In Freital demonstrierten am Freitagabend mehr als 1500 Bürger unter dem Motto "Freital wehrt sich. Nein zum Hotelheim". Sie trugen Transparente wie "Wirtschaftsflüchtlinge abschieben" oder "Dem Volk reichts!" Anführer des Protestzugs verließen die genehmigte Route und zogen zu der Flüchtlingsunterkunft in einem Hotel.
Immer wieder rief die Masse "Wir sind das Volk", wie die "Sächsische Zeitung" berichtete. Vereinzelt seien auch Leuchtraketen in Richtung Polizei geflogen. "Im Vorfeld distanzierten sich die Organisatoren zwar von fremdenfeindlichen oder extremistischen Tendenzen, allerdings hatten auch Personen aus dem rechten Spektrum ihre Teilnahme an dem Spaziergang angekündigt", heißt es weiter im dem Zeitungsbericht. Nach Darstellung von Augenzeugen versuchten die Demonstranten, Polizeiketten durchzubrechen, um die Unterkunft anzugreifen. Auch ein Fotojournalist sei massiv bedroht worden.
Die Flüchtlingsunterkunft in einem Hotel, die einmal 150 bis 200 Flüchtlingen Platz bieten soll, ist erst in dieser Woche eröffnet worden. Bisher sind 27 Flüchtlinge eingezogen. Am Freitagabend schafften es immer wieder kleine Grüppchen von Anti-Flüchtlings-Demonstranten, in die Nähe des Hotels zu kommen. Eine Aktivistin, die sich für Flüchtlinge engagiert und die am Abend am Ort war, berichtete auf Twitter, ein Demonstrant habe einen Brandanschlag gegen die neue Flüchtlingsherberge angedroht: "Dann komme ich heute Nacht wieder und zünde das Ding an."

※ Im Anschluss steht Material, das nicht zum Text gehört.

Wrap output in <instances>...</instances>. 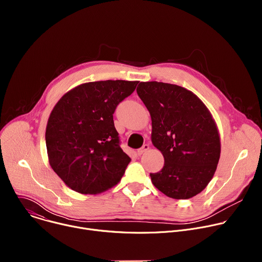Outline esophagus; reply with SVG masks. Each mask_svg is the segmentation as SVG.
I'll list each match as a JSON object with an SVG mask.
<instances>
[{"mask_svg": "<svg viewBox=\"0 0 262 262\" xmlns=\"http://www.w3.org/2000/svg\"><path fill=\"white\" fill-rule=\"evenodd\" d=\"M148 149H149V145L148 144H144L140 149H138V155L139 156L143 155L144 152H146L148 150Z\"/></svg>", "mask_w": 262, "mask_h": 262, "instance_id": "34e87169", "label": "esophagus"}]
</instances>
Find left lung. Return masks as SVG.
<instances>
[{"label": "left lung", "mask_w": 262, "mask_h": 262, "mask_svg": "<svg viewBox=\"0 0 262 262\" xmlns=\"http://www.w3.org/2000/svg\"><path fill=\"white\" fill-rule=\"evenodd\" d=\"M137 93L151 116V141L165 164L150 173L154 185L173 199H189L211 180L220 160L221 142L206 105L183 87L141 82Z\"/></svg>", "instance_id": "8db88e82"}]
</instances>
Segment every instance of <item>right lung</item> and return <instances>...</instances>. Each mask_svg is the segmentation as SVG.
<instances>
[{"instance_id": "add662e5", "label": "right lung", "mask_w": 262, "mask_h": 262, "mask_svg": "<svg viewBox=\"0 0 262 262\" xmlns=\"http://www.w3.org/2000/svg\"><path fill=\"white\" fill-rule=\"evenodd\" d=\"M138 83H85L64 94L54 106L46 130L49 162L71 190L95 195L122 178L130 158L120 147L113 114Z\"/></svg>"}]
</instances>
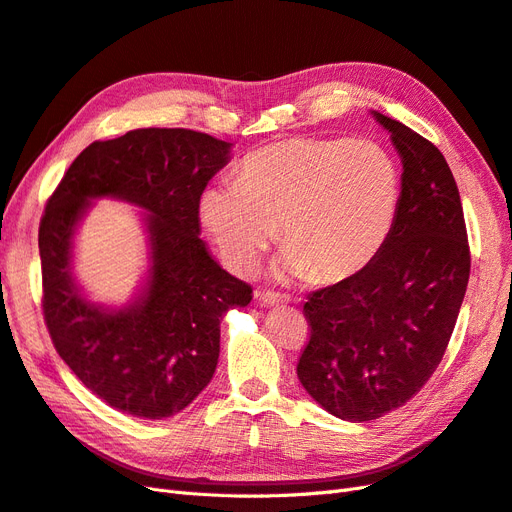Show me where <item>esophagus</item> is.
Listing matches in <instances>:
<instances>
[{
	"label": "esophagus",
	"instance_id": "34e87169",
	"mask_svg": "<svg viewBox=\"0 0 512 512\" xmlns=\"http://www.w3.org/2000/svg\"><path fill=\"white\" fill-rule=\"evenodd\" d=\"M257 298L259 302L264 306H274V304H283L287 302V298L283 294H279V291H257Z\"/></svg>",
	"mask_w": 512,
	"mask_h": 512
}]
</instances>
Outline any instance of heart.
Masks as SVG:
<instances>
[{
  "instance_id": "1",
  "label": "heart",
  "mask_w": 512,
  "mask_h": 512,
  "mask_svg": "<svg viewBox=\"0 0 512 512\" xmlns=\"http://www.w3.org/2000/svg\"><path fill=\"white\" fill-rule=\"evenodd\" d=\"M401 169L371 139L291 137L248 154L236 184L201 195V221L236 272H251L281 229L285 268L317 285L352 279L382 251Z\"/></svg>"
}]
</instances>
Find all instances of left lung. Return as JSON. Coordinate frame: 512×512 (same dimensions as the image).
Returning <instances> with one entry per match:
<instances>
[{
	"mask_svg": "<svg viewBox=\"0 0 512 512\" xmlns=\"http://www.w3.org/2000/svg\"><path fill=\"white\" fill-rule=\"evenodd\" d=\"M403 158L401 201L379 255L352 279L311 291L298 379L330 414L367 422L405 405L442 362L470 279L452 171L435 145L375 113Z\"/></svg>",
	"mask_w": 512,
	"mask_h": 512,
	"instance_id": "left-lung-1",
	"label": "left lung"
}]
</instances>
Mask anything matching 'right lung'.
Listing matches in <instances>:
<instances>
[{"label":"right lung","mask_w":512,"mask_h":512,"mask_svg":"<svg viewBox=\"0 0 512 512\" xmlns=\"http://www.w3.org/2000/svg\"><path fill=\"white\" fill-rule=\"evenodd\" d=\"M231 143L186 128H137L94 141L72 160L40 218L42 315L57 354L111 407L160 420L210 384L221 319L253 300L199 238V199ZM92 196H120L151 212L153 270L144 298L105 314L78 296L69 242Z\"/></svg>","instance_id":"1"}]
</instances>
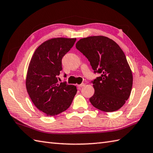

Die Initiative "Nein zum Heim" gab nach der Eskalation zu: "Vorne haben einige Unverbesserliche eigenmächtig die Route geändert und alle die dahinter liefen sind eben einfach hinterhergelaufen. Sie wussten es ja nicht besser." Die Initiative erklärte am Samstag auf ihrer Facebook-Seite weiter: "Die wenigen Leute, die auf Krawall gebürstet waren, haben allerdings die Bewegung und die vielen friedlichen Spaziergänger in ein schlechtes Licht gerückt." Zum Glück sei alles "halbwegs glimpflich" abgelaufen.
Nazi-Symbole an geplanter Unterkunft in Hoyerswerda
Erst am Donnerstag war im ostsächsischen Hoyerswerda eine geplante Unterkunft für Asylbewerber zum Ziel rechter Randalierer geworden - ausgerechnet also in der Stadt, die 1991 als Schauplatz fremdenfeindlicher Ausschreitungen weltweit Aufsehen erregte. Die Polizei nahm fünf Verdächtige zwischen 20 und 32 Jahren fest. Sie sollen die noch unbewohnte Turnhalle mit rechten Parolen und verfassungsfeindlichen Symbolen beschmiert und zahlreiche Fensterscheiben zerstört haben. Ein Zeuge hatte die Männer am späten Donnerstagabend beobachtet und die Polizei verständigt.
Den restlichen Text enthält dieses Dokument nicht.